■ Problem ■
Copy the lines below from the one containing "Within this captured" through the last one, keeping each request and each answer, but scale every number in the answers, coordinates and distances alike, by 0.45. Round each result to the same number of decimal places as the original, with halves rounded up.

■ Data for this task ■
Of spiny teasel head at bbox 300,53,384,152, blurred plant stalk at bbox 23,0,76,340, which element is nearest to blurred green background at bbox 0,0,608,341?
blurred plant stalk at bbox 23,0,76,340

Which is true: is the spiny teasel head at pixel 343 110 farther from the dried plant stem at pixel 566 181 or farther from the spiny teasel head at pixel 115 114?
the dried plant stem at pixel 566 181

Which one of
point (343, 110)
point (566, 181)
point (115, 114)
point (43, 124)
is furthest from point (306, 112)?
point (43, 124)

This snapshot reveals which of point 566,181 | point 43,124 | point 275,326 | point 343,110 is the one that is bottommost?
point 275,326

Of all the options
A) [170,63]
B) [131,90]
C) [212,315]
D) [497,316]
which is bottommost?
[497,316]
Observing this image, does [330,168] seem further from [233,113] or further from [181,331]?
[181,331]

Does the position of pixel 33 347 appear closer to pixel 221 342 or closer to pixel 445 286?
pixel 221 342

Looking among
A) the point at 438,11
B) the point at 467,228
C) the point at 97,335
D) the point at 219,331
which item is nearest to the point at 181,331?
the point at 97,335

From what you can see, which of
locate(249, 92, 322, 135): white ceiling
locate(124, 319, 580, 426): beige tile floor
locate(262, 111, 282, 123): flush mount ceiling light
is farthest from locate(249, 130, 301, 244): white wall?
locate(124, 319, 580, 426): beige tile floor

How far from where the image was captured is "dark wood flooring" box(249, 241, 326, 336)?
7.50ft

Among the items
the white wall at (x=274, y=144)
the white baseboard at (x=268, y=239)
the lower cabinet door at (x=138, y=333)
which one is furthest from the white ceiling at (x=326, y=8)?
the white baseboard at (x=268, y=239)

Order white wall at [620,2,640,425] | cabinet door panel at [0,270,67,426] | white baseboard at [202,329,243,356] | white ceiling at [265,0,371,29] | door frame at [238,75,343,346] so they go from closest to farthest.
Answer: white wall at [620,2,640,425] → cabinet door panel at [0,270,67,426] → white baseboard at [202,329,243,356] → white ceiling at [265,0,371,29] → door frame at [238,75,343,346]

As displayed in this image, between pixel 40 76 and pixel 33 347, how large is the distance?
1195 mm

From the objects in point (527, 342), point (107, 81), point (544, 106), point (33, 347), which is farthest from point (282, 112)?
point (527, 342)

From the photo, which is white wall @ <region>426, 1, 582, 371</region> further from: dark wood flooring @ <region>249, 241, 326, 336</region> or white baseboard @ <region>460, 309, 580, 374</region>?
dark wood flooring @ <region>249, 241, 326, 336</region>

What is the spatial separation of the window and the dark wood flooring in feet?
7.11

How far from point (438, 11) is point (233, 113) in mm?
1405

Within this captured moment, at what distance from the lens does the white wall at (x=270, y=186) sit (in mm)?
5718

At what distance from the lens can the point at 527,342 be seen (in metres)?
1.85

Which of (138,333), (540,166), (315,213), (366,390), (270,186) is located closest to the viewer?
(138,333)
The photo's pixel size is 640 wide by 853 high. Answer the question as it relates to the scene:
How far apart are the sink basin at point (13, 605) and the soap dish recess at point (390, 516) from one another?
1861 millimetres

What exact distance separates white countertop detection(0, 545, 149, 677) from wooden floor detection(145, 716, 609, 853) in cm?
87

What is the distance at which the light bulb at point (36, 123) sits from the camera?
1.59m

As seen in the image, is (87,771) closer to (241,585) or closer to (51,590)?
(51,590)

■ Complete answer ■
Within this captured moment, at what distance from the lens does the white wall at (x=270, y=186) sit (in mm)?
2573

At what distance from the lens can the point at 527,342 be seen (in metres)?
0.83

Which of (138,333), (540,166), (315,213), (366,390), (270,186) is located closest to the viewer?
(62,150)
The photo's pixel size is 640 wide by 853 high. Answer the question as it relates to the scene:
How far apart are the sink basin at point (13, 605) and the soap dish recess at point (390, 516) from one another?
837 millimetres

What exact distance separates white countertop detection(0, 545, 149, 677) from wooden floor detection(145, 716, 609, 853) in cm?
39

What is the distance at which the light bulb at point (36, 123) sits from the camera?
0.72m

As seen in the image, is (87,771) closer to (241,585) or closer to (51,590)?
(23,266)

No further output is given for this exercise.